# [Teks yang Ditampilkan]

###

Oleh KH. Mustofa Bisri
Tidak terasa sudah setahun
kita ditinggalkan oleh Gus Dur, orang yang sangat menyintai kita. Tokoh yang
tidak berhenti memikirkan kita dengan cinta. Untuk memperingati 1 tahun wafat
guru kita itu, ini aku cuplikkan fragmen dari tulisan panjangku:
Yang saya tahu, Gus Dur itu –meski
orang Jawa-- tidak termasuk jenis orang yang senang menyimpan apa yang dia
ingin katakan atau lakukan, bahkan apa yang dia pikirkan. Keyakinannya bahwa
perbedaan itu merupakan hal fitri dan termasuk bagian dari sunnatullah begitu
kuat, sehingga tidak pernah ada padanya rasa khawatir sedikit pun bahwa
apa yang akan ia katakan atau lakukan tidak disetujui orang lain. Dia juga
sering kali tidak setuju sikap orang, mengapa pusing-pusing dengan
ketidaksetujuan orang terhadap sikapnya. Di antara kata-katanya yang masih saya
ingat setiap habis berterusterang (diucapkan ketika kami –saya dan Gus
Dur—masih suka jalan-jalan bersama di Kairo tempo dulu), “Saya katakan atau
tidak, itulah pendapat saya!” Dan dia lebih suka mengatakannya. Pikirannya
mungkin, kalau tidak saya kemukakan, bagaimana orang tahu sikap atau pendapat
saya?
Orang lain mungkin ada yang berpikir,
sesuatu yang diyakini benar atau baik, belum tentu benar dan baik dikatakan.
Gus Dur saya kira tidak begitu. Bila dia meyakini apa yang akan dikatakan
benar, dia akan mengatakannya. Bila dia yakin sesuatu baik dilakukan, dia akan
melakukannya. Kalau dia sangat yakin dia akan ngotot. Orang nantinya tidak
setuju ya biar. Dia sendiri kan juga sering tidak setuju pendapat atau sikap
orang lain. Kalau orang lain yang tidak setuju juga ngotot? Ya adu argumen.
Begitu saja kok repot!
Contoh yang masih segar dalam
ingatan adalah pendapatnya mengenai pencabutan Tap MPRS No. XXV/1966 tentang
larangan Komunisme, Leninisme, dan Marxisme. Itu pendapatnya; dia katakan atau
tidak. Gus Dur mungkin tidak mempertimbangkan reaksi orang terhadap pendapatnya
itu, terutama reaksi orang yang sejak awal tidak menyukainya. Dia kelihatannya
juga cuek kalaupun pendapatnya itu bisa dijadikan senjata bagi mereka yang
tidak menyukainya untuk menyerang atau menyudutkannya. ‘Saya menyampaikan
pendapat berdasarkan keyakinan yang didukung argumen. Yang tidak setuju
silakan mengemukakan argumennya.’ Begitu mungkin pikirnya. Tentu tak
terpikirkan oleh Gus Dur bahwa orang kita masih banyak yang tomtomen, trauma
dengan kebiasan zaman presiden Suharto yang kalau punya pendapat akan menjadi
kenyataan, karena MPR dan DPR waktu itu dan selama ini hanya ikut apa kata
presiden.

###

# [Informasi yang Diekstrak]
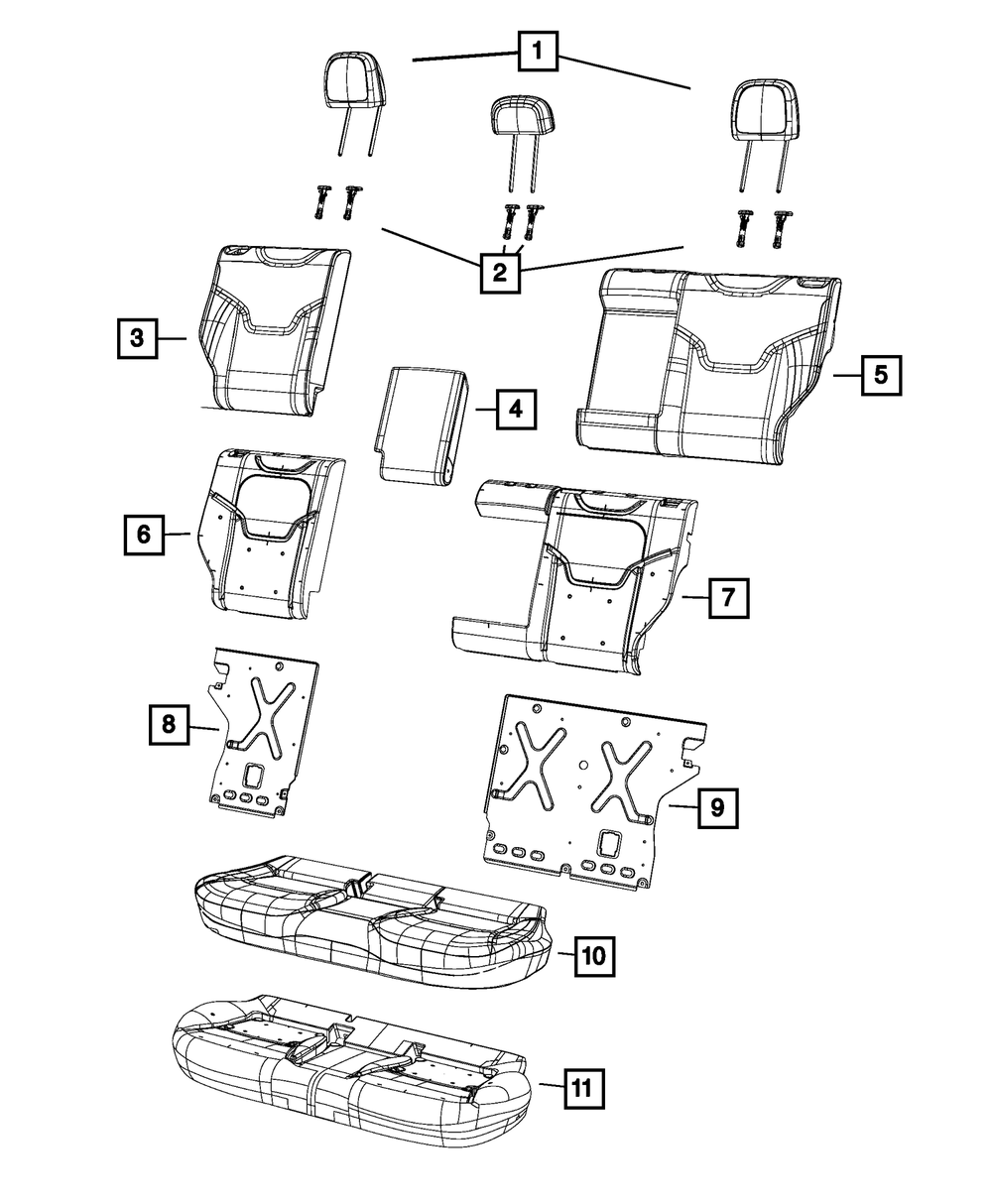 1
2
3
4
5
6
7
8
9
10
11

###

# [Tugas yang Diminta]
Tuliskan ulang tanpa perubahan bagian tulisan tentang Gus Dur mulai dari "Gus Dur saya" sampai dengan "saja kok repot!", termasuk kedua bagian tersebut. Catatan-catatan tersebut sama sekali tidak dipakai di sini.

# [Hasil Tugas]
Gus Dur saya kira tidak begitu. Bila dia meyakini apa yang akan dikatakan
benar, dia akan mengatakannya. Bila dia yakin sesuatu baik dilakukan, dia akan
melakukannya. Kalau dia sangat yakin dia akan ngotot. Orang nantinya tidak
setuju ya biar. Dia sendiri kan juga sering tidak setuju pendapat atau sikap
orang lain. Kalau orang lain yang tidak setuju juga ngotot? Ya adu argumen.
Begitu saja kok repot!